TE' VERDE PROTEGGE VISTA DA STRESS OSSIDATIVO

Berlo e' meglio che guardarlo: il te' verde puo' proteggere gli occhi dai radicali liberi, allontanando patologie silenziose come il glaucoma. E' quanto emerge da uno studio pubblicato sulla rivista specializzata Journal of Agricultural and Food Chemistry che ha esaminato gli effetti sulla vista degli antiossidanti naturali, le catechine, presenti nelle foglie della pianta orientale.

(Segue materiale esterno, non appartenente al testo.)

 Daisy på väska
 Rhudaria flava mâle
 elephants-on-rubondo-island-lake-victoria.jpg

Le catechine, secondo Chi Pui Pang della Chinese University of Hong Kong, sono in grado di essere assorbite dal cristallino, dalla retina e da altri tessuti dell'occhio, proteggendolo per 20 ore dallo stress ossidativo. Gli autori dello studio hanno testato i benefici degli estratti del te' verde sui topi e anche se non sono ancora del tutto chiari i percorsi chimici delle sostanze dall'intestino agli occhi, sembra chiara l'efficacia anti-invecchiamento anche sugli organi sensoriali. ''I nostri risultati - sostengono, infatti, i ricercatori - indicano che il consumo di te' verde potrebbe offrire benefici contro lo stress ossidativo''.

lunedì 7 dicembre 2009

CURCUMA INDIANA ANTIOSSIDANTE CONTRO PSORIASI E ALZHEIMER

Antiossidanti a base di curcuma: la nuova sfida, di cui si legge sul Journal of Agricultural and Food Chemistry, prevede l'utilizzo della spezia indiana contro patologie come psoriasi, cancro al colon e Alzheimer grazie ai poteri antiossidanti della curcumina in essa contenuta.

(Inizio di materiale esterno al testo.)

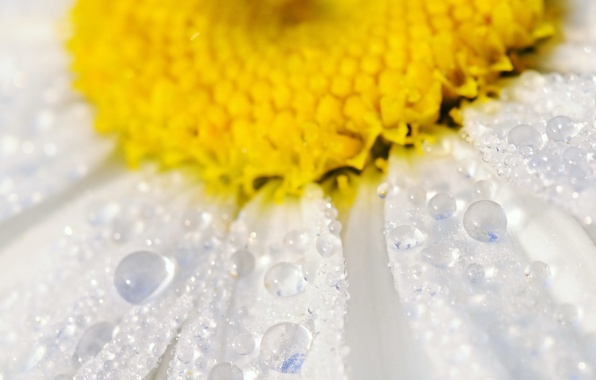 Picture flower, water, drops, macro, petals, Daisy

Gli scienziati stanno ora lavorando allo sviluppo di nanocapsule ai liposomi per potenziare l'efficacia della sostanza nel corpo: l'obiettivo e' proteggere la curcumina dai succhi gastrici del tratto intestinale per migliorarne l'assorbimento. Dai risultati condotti in laboratorio e' emerso che incapsulando la curcumina la quantita' di sostanza assorbita dai topolini in laboratorio era piu' che quadruplicata, e i livelli di antiossidanti nel sangue risultavano aumentati.

venerdì 20 novembre 2009

TE' VERDE: ANCORA PIU' ANTIOSSIDANTE CON ZUCCHERO E LIMONE


Lo zucchero e il limone possono aumentare fino a tre volte la capacita' dell'organismo di assorbire i polifenoli presenti nel te' verde, incrementando il potere antiossidante dalla bevanda. Ad affermarlo e' uno studio, condotto in laboratorio sugli animali, guidato da Mario Ferruzzi della Purdue University (di West Lafayette in Indiana, Stati Uniti) e pubblicato sulla rivista Food Research International: secondo la ricerca l'aggiunta di vitamina C e saccarosio nel te' verde migliora la capacita' di assorbimento delle catechine, una classe di polifenoli presenti in te', cacao e uva, gia' conosciute per contrastare l'insorgenza di patologie come ictus, cancro, diabete e malattie cardiache.